TASK GOAL:
Take down each entry exactly as written.

▼

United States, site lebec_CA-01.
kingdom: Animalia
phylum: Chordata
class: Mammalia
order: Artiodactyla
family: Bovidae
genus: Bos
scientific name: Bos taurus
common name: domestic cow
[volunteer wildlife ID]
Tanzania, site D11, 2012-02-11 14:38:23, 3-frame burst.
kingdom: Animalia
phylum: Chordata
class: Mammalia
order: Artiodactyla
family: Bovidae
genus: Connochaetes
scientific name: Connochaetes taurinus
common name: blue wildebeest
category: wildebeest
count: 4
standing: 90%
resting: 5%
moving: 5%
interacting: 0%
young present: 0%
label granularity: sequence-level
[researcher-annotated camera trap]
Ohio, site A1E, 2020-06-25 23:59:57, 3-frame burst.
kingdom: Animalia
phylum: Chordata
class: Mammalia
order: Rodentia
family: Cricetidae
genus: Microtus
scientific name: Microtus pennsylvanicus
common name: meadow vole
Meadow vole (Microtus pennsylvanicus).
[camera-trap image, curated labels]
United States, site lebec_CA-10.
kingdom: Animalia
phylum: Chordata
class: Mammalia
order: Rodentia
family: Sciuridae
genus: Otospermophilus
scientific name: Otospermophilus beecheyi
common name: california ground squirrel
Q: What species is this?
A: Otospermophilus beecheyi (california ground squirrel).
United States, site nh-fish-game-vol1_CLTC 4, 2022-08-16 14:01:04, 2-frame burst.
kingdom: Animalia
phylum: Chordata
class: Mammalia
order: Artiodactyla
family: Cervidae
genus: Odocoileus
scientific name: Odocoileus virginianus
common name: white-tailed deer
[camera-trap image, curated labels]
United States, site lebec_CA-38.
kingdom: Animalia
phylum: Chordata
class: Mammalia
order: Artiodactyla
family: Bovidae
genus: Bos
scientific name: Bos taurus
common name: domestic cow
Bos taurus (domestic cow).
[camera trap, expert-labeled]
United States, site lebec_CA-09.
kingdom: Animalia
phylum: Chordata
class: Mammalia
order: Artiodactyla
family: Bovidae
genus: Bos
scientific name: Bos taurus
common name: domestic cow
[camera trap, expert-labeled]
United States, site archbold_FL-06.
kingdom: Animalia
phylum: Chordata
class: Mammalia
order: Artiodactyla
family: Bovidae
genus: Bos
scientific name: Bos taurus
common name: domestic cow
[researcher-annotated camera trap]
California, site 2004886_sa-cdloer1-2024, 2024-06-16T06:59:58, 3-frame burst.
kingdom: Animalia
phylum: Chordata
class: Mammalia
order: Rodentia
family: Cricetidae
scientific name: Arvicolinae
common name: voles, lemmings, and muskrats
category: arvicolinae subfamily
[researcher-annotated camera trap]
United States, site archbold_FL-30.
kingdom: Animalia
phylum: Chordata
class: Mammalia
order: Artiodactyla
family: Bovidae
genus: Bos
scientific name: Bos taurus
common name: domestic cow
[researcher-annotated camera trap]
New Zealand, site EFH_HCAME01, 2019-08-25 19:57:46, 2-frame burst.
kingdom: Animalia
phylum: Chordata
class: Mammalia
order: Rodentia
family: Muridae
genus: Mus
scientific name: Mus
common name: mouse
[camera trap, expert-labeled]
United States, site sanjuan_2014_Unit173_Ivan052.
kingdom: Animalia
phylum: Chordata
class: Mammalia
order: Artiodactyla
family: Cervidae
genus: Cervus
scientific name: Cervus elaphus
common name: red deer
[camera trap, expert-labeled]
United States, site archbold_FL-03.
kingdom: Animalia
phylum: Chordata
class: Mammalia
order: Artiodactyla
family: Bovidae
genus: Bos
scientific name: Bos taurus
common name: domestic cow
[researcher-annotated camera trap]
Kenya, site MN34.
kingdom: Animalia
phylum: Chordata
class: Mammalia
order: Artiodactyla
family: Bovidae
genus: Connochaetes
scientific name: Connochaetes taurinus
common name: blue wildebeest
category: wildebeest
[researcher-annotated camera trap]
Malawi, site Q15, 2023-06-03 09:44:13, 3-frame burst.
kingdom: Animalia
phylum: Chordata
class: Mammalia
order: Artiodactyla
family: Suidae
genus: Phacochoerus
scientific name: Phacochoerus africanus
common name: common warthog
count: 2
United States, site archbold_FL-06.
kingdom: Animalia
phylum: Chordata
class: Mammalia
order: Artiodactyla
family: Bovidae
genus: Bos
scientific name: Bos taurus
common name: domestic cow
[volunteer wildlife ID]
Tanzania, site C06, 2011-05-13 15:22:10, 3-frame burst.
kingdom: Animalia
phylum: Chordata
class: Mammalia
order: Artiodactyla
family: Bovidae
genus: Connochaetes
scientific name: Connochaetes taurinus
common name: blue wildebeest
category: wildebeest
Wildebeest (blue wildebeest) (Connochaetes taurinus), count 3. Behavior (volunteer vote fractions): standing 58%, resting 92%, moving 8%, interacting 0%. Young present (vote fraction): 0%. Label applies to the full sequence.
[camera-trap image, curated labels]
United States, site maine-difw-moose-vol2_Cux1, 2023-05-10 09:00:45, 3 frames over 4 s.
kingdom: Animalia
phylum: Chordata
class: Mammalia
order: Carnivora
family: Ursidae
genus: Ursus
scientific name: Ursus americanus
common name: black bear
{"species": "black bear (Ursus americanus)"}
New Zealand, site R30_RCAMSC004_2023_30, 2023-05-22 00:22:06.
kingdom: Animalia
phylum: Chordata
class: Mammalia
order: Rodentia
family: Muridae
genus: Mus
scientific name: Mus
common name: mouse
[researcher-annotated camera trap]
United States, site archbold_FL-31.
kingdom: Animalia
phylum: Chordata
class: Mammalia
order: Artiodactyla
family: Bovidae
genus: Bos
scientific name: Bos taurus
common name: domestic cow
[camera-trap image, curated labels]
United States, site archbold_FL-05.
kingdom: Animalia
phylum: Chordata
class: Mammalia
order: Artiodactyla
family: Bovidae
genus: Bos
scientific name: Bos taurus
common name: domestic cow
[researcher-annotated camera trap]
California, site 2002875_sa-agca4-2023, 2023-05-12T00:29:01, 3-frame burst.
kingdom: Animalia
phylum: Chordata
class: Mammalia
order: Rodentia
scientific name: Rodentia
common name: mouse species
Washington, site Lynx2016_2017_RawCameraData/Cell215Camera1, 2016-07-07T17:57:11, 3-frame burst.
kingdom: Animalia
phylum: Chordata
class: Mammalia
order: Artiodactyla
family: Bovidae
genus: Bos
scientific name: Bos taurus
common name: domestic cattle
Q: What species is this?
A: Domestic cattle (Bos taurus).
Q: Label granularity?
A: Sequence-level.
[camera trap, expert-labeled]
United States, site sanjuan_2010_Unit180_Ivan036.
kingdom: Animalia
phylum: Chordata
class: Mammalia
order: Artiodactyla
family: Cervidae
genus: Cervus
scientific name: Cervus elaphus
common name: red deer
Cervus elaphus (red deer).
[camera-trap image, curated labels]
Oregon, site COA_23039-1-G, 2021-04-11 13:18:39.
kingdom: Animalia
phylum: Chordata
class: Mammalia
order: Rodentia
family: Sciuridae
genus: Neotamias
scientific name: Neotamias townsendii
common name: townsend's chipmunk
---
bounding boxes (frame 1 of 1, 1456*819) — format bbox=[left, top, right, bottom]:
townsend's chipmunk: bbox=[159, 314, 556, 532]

▲

SOLUTION BELOW:
United States, site lebec_CA-01.
kingdom: Animalia
phylum: Chordata
class: Mammalia
order: Artiodactyla
family: Bovidae
genus: Bos
scientific name: Bos taurus
common name: domestic cow
[volunteer wildlife ID]
Tanzania, site D11, 2012-02-11 14:38:23, 3-frame burst.
kingdom: Animalia
phylum: Chordata
class: Mammalia
order: Artiodactyla
family: Bovidae
genus: Connochaetes
scientific name: Connochaetes taurinus
common name: blue wildebeest
category: wildebeest
count: 4
standing: 90%
resting: 5%
moving: 5%
interacting: 0%
young present: 0%
label granularity: sequence-level
[researcher-annotated camera trap]
Ohio, site A1E, 2020-06-25 23:59:57, 3-frame burst.
kingdom: Animalia
phylum: Chordata
class: Mammalia
order: Rodentia
family: Cricetidae
genus: Microtus
scientific name: Microtus pennsylvanicus
common name: meadow vole
Meadow vole (Microtus pennsylvanicus).
[camera-trap image, curated labels]
United States, site lebec_CA-10.
kingdom: Animalia
phylum: Chordata
class: Mammalia
order: Rodentia
family: Sciuridae
genus: Otospermophilus
scientific name: Otospermophilus beecheyi
common name: california ground squirrel
Q: What species is this?
A: Otospermophilus beecheyi (california ground squirrel).
United States, site nh-fish-game-vol1_CLTC 4, 2022-08-16 14:01:04, 2-frame burst.
kingdom: Animalia
phylum: Chordata
class: Mammalia
order: Artiodactyla
family: Cervidae
genus: Odocoileus
scientific name: Odocoileus virginianus
common name: white-tailed deer
[camera-trap image, curated labels]
United States, site lebec_CA-38.
kingdom: Animalia
phylum: Chordata
class: Mammalia
order: Artiodactyla
family: Bovidae
genus: Bos
scientific name: Bos taurus
common name: domestic cow
Bos taurus (domestic cow).
[camera trap, expert-labeled]
United States, site lebec_CA-09.
kingdom: Animalia
phylum: Chordata
class: Mammalia
order: Artiodactyla
family: Bovidae
genus: Bos
scientific name: Bos taurus
common name: domestic cow
[camera trap, expert-labeled]
United States, site archbold_FL-06.
kingdom: Animalia
phylum: Chordata
class: Mammalia
order: Artiodactyla
family: Bovidae
genus: Bos
scientific name: Bos taurus
common name: domestic cow
[researcher-annotated camera trap]
California, site 2004886_sa-cdloer1-2024, 2024-06-16T06:59:58, 3-frame burst.
kingdom: Animalia
phylum: Chordata
class: Mammalia
order: Rodentia
family: Cricetidae
scientific name: Arvicolinae
common name: voles, lemmings, and muskrats
category: arvicolinae subfamily
[researcher-annotated camera trap]
United States, site archbold_FL-30.
kingdom: Animalia
phylum: Chordata
class: Mammalia
order: Artiodactyla
family: Bovidae
genus: Bos
scientific name: Bos taurus
common name: domestic cow
[researcher-annotated camera trap]
New Zealand, site EFH_HCAME01, 2019-08-25 19:57:46, 2-frame burst.
kingdom: Animalia
phylum: Chordata
class: Mammalia
order: Rodentia
family: Muridae
genus: Mus
scientific name: Mus
common name: mouse
[camera trap, expert-labeled]
United States, site sanjuan_2014_Unit173_Ivan052.
kingdom: Animalia
phylum: Chordata
class: Mammalia
order: Artiodactyla
family: Cervidae
genus: Cervus
scientific name: Cervus elaphus
common name: red deer
[camera trap, expert-labeled]
United States, site archbold_FL-03.
kingdom: Animalia
phylum: Chordata
class: Mammalia
order: Artiodactyla
family: Bovidae
genus: Bos
scientific name: Bos taurus
common name: domestic cow
[researcher-annotated camera trap]
Kenya, site MN34.
kingdom: Animalia
phylum: Chordata
class: Mammalia
order: Artiodactyla
family: Bovidae
genus: Connochaetes
scientific name: Connochaetes taurinus
common name: blue wildebeest
category: wildebeest
[researcher-annotated camera trap]
Malawi, site Q15, 2023-06-03 09:44:13, 3-frame burst.
kingdom: Animalia
phylum: Chordata
class: Mammalia
order: Artiodactyla
family: Suidae
genus: Phacochoerus
scientific name: Phacochoerus africanus
common name: common warthog
count: 2
United States, site archbold_FL-06.
kingdom: Animalia
phylum: Chordata
class: Mammalia
order: Artiodactyla
family: Bovidae
genus: Bos
scientific name: Bos taurus
common name: domestic cow
[volunteer wildlife ID]
Tanzania, site C06, 2011-05-13 15:22:10, 3-frame burst.
kingdom: Animalia
phylum: Chordata
class: Mammalia
order: Artiodactyla
family: Bovidae
genus: Connochaetes
scientific name: Connochaetes taurinus
common name: blue wildebeest
category: wildebeest
Wildebeest (blue wildebeest) (Connochaetes taurinus), count 3. Behavior (volunteer vote fractions): standing 58%, resting 92%, moving 8%, interacting 0%. Young present (vote fraction): 0%. Label applies to the full sequence.
[camera-trap image, curated labels]
United States, site maine-difw-moose-vol2_Cux1, 2023-05-10 09:00:45, 3 frames over 4 s.
kingdom: Animalia
phylum: Chordata
class: Mammalia
order: Carnivora
family: Ursidae
genus: Ursus
scientific name: Ursus americanus
common name: black bear
{"species": "black bear (Ursus americanus)"}
New Zealand, site R30_RCAMSC004_2023_30, 2023-05-22 00:22:06.
kingdom: Animalia
phylum: Chordata
class: Mammalia
order: Rodentia
family: Muridae
genus: Mus
scientific name: Mus
common name: mouse
[researcher-annotated camera trap]
United States, site archbold_FL-31.
kingdom: Animalia
phylum: Chordata
class: Mammalia
order: Artiodactyla
family: Bovidae
genus: Bos
scientific name: Bos taurus
common name: domestic cow
[camera-trap image, curated labels]
United States, site archbold_FL-05.
kingdom: Animalia
phylum: Chordata
class: Mammalia
order: Artiodactyla
family: Bovidae
genus: Bos
scientific name: Bos taurus
common name: domestic cow
[researcher-annotated camera trap]
California, site 2002875_sa-agca4-2023, 2023-05-12T00:29:01, 3-frame burst.
kingdom: Animalia
phylum: Chordata
class: Mammalia
order: Rodentia
scientific name: Rodentia
common name: mouse species
Washington, site Lynx2016_2017_RawCameraData/Cell215Camera1, 2016-07-07T17:57:11, 3-frame burst.
kingdom: Animalia
phylum: Chordata
class: Mammalia
order: Artiodactyla
family: Bovidae
genus: Bos
scientific name: Bos taurus
common name: domestic cattle
Q: What species is this?
A: Domestic cattle (Bos taurus).
Q: Label granularity?
A: Sequence-level.
[camera trap, expert-labeled]
United States, site sanjuan_2010_Unit180_Ivan036.
kingdom: Animalia
phylum: Chordata
class: Mammalia
order: Artiodactyla
family: Cervidae
genus: Cervus
scientific name: Cervus elaphus
common name: red deer
Cervus elaphus (red deer).
[camera-trap image, curated labels]
Oregon, site COA_23039-1-G, 2021-04-11 13:18:39.
kingdom: Animalia
phylum: Chordata
class: Mammalia
order: Rodentia
family: Sciuridae
genus: Neotamias
scientific name: Neotamias townsendii
common name: townsend's chipmunk
---
bounding boxes (frame 1 of 1, 1456*819) — format bbox=[left, top, right, bottom]:
townsend's chipmunk: bbox=[159, 314, 556, 532]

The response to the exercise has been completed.